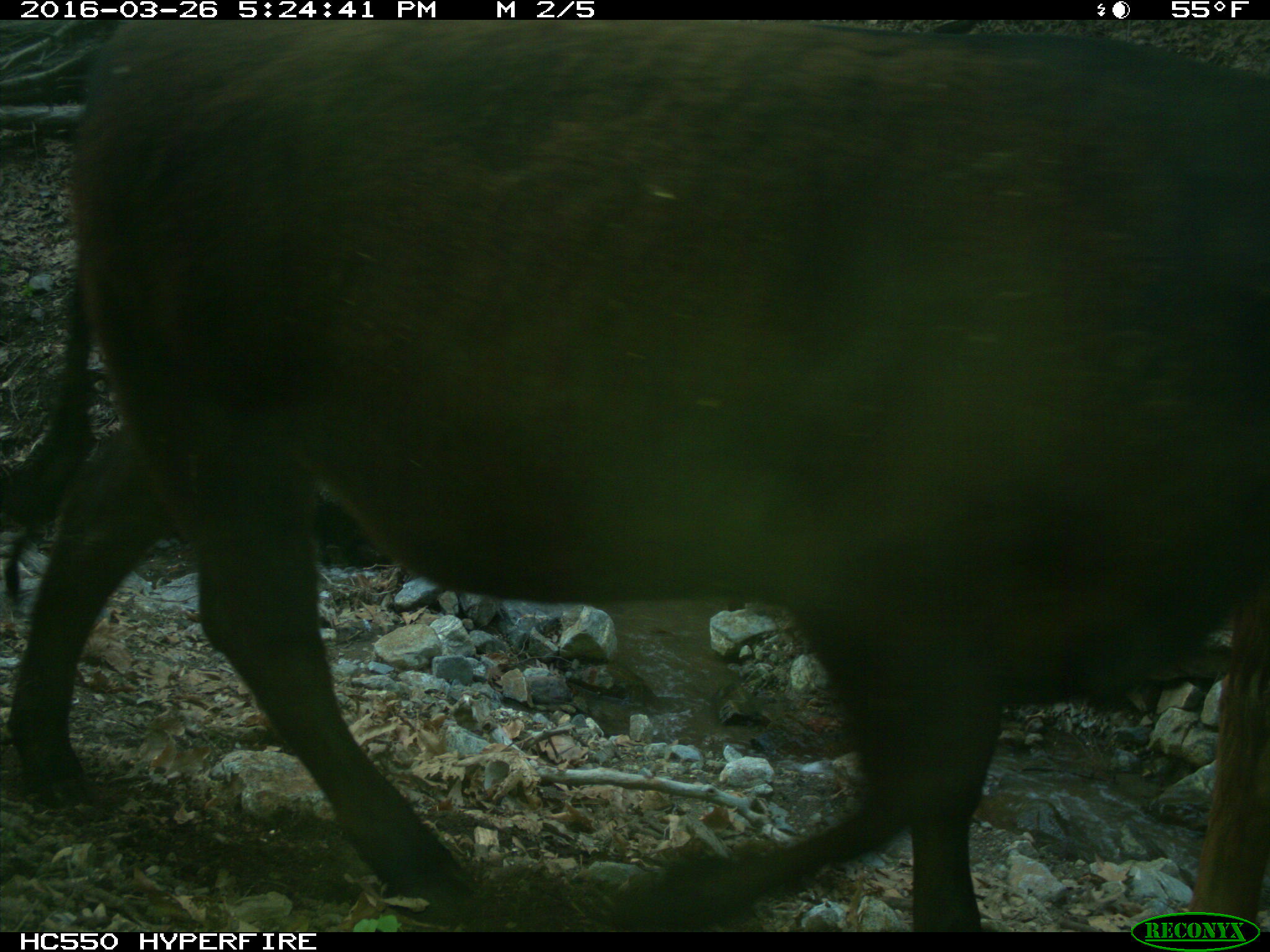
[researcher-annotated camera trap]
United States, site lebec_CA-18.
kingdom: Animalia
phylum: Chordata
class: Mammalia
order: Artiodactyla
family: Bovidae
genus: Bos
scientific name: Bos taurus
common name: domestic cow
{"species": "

WHAT TO DO: Hand back the data above exactly, with no images.

OUTPUT BELOW:
[researcher-annotated camera trap]
United States, site lebec_CA-18.
kingdom: Animalia
phylum: Chordata
class: Mammalia
order: Artiodactyla
family: Bovidae
genus: Bos
scientific name: Bos taurus
common name: domestic cow
{"species": "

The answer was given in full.